# INFORMATION SUPPLIED
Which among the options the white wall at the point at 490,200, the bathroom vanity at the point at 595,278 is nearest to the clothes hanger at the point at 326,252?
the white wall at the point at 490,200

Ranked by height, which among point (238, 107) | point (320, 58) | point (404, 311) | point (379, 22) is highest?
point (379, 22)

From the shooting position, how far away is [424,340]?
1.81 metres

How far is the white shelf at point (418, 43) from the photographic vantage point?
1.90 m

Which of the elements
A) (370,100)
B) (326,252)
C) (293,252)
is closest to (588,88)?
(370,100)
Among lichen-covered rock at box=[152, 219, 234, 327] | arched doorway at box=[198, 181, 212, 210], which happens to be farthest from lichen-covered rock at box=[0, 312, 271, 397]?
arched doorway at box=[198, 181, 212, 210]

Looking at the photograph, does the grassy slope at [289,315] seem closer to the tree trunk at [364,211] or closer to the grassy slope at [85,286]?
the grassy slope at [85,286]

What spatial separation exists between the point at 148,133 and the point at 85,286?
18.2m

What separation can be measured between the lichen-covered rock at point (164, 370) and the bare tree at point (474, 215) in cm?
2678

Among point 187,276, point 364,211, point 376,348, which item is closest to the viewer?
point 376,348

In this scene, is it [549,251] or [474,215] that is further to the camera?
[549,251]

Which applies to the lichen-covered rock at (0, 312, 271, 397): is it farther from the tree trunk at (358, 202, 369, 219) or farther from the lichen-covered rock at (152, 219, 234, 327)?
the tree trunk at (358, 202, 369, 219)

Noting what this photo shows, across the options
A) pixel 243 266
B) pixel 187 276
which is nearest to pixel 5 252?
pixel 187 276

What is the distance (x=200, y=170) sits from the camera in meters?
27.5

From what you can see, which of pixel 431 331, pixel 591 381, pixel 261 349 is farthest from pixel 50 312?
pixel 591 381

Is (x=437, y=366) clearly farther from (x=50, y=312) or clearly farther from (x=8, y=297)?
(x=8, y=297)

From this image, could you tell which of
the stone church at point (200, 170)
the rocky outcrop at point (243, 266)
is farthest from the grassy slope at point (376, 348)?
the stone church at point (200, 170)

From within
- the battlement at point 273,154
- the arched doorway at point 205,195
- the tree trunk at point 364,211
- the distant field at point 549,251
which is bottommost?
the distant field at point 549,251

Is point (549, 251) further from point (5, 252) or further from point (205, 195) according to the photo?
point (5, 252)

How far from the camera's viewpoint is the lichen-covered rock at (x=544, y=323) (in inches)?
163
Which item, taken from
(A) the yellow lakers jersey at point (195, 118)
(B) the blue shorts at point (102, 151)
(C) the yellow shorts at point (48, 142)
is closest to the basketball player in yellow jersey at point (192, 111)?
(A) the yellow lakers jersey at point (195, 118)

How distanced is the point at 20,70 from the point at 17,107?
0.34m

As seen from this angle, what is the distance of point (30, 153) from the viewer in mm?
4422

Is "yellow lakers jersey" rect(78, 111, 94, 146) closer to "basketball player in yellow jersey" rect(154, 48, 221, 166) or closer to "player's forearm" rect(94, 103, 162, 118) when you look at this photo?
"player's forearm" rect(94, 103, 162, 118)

# DIRECTIONS FOR THIS TASK
Turn every line of the listing above into a numbered list, one entry per line, and leave out the blank lines.

# EXPECTED OUTPUT
1. Which among the options the white wall at the point at 490,200, the bathroom vanity at the point at 595,278 is nearest to the clothes hanger at the point at 326,252?
2. the white wall at the point at 490,200
3. Ranked by height, which among point (238, 107) | point (320, 58) | point (404, 311) | point (379, 22) is highest?
4. point (379, 22)
5. From the shooting position, how far away is [424,340]?
6. 1.81 metres
7. How far is the white shelf at point (418, 43) from the photographic vantage point?
8. 1.90 m
9. Which of the elements
10. A) (370,100)
11. B) (326,252)
12. C) (293,252)
13. is closest to (588,88)?
14. (370,100)
15. Among lichen-covered rock at box=[152, 219, 234, 327] | arched doorway at box=[198, 181, 212, 210], which happens to be farthest from lichen-covered rock at box=[0, 312, 271, 397]?
16. arched doorway at box=[198, 181, 212, 210]
17. Looking at the photograph, does the grassy slope at [289,315] seem closer to the tree trunk at [364,211] or closer to the grassy slope at [85,286]?
18. the grassy slope at [85,286]
19. What spatial separation exists between the point at 148,133 and the point at 85,286?
20. 18.2m
21. What separation can be measured between the lichen-covered rock at point (164, 370) and the bare tree at point (474, 215) in cm?
22. 2678
23. Among point 187,276, point 364,211, point 376,348, which item is closest to the viewer?
24. point 376,348
25. In this scene, is it [549,251] or [474,215] that is further to the camera?
26. [549,251]
27. Which applies to the lichen-covered rock at (0, 312, 271, 397): is it farther from the tree trunk at (358, 202, 369, 219) or farther from the lichen-covered rock at (152, 219, 234, 327)?
28. the tree trunk at (358, 202, 369, 219)
29. Noting what this photo shows, across the options
30. A) pixel 243 266
31. B) pixel 187 276
32. which is nearest to pixel 5 252?
33. pixel 187 276
34. What is the distance (x=200, y=170) sits from the camera in meters?
35. 27.5
36. From what you can see, which of pixel 431 331, pixel 591 381, pixel 261 349 is farthest from pixel 50 312?
37. pixel 591 381
38. Is (x=437, y=366) clearly farther from (x=50, y=312) or clearly farther from (x=8, y=297)?
39. (x=8, y=297)
40. From this image, could you tell which of
41. the stone church at point (200, 170)
42. the rocky outcrop at point (243, 266)
43. is farthest from the grassy slope at point (376, 348)?
44. the stone church at point (200, 170)
45. From within
46. - the battlement at point 273,154
47. - the arched doorway at point 205,195
48. - the tree trunk at point 364,211
49. - the distant field at point 549,251
50. which is bottommost?
51. the distant field at point 549,251
52. Is point (549, 251) further from point (5, 252) or further from point (205, 195) according to the photo?
53. point (5, 252)
54. How far from the camera's viewpoint is the lichen-covered rock at (x=544, y=323) (in inches)?
55. 163
56. Which item, taken from
57. (A) the yellow lakers jersey at point (195, 118)
58. (B) the blue shorts at point (102, 151)
59. (C) the yellow shorts at point (48, 142)
60. is closest to the basketball player in yellow jersey at point (192, 111)?
61. (A) the yellow lakers jersey at point (195, 118)
62. How distanced is the point at 20,70 from the point at 17,107?
63. 0.34m
64. As seen from this angle, what is the distance of point (30, 153) from the viewer in mm?
65. 4422
66. Is "yellow lakers jersey" rect(78, 111, 94, 146) closer to "basketball player in yellow jersey" rect(154, 48, 221, 166) or closer to "player's forearm" rect(94, 103, 162, 118) when you look at this photo?
67. "player's forearm" rect(94, 103, 162, 118)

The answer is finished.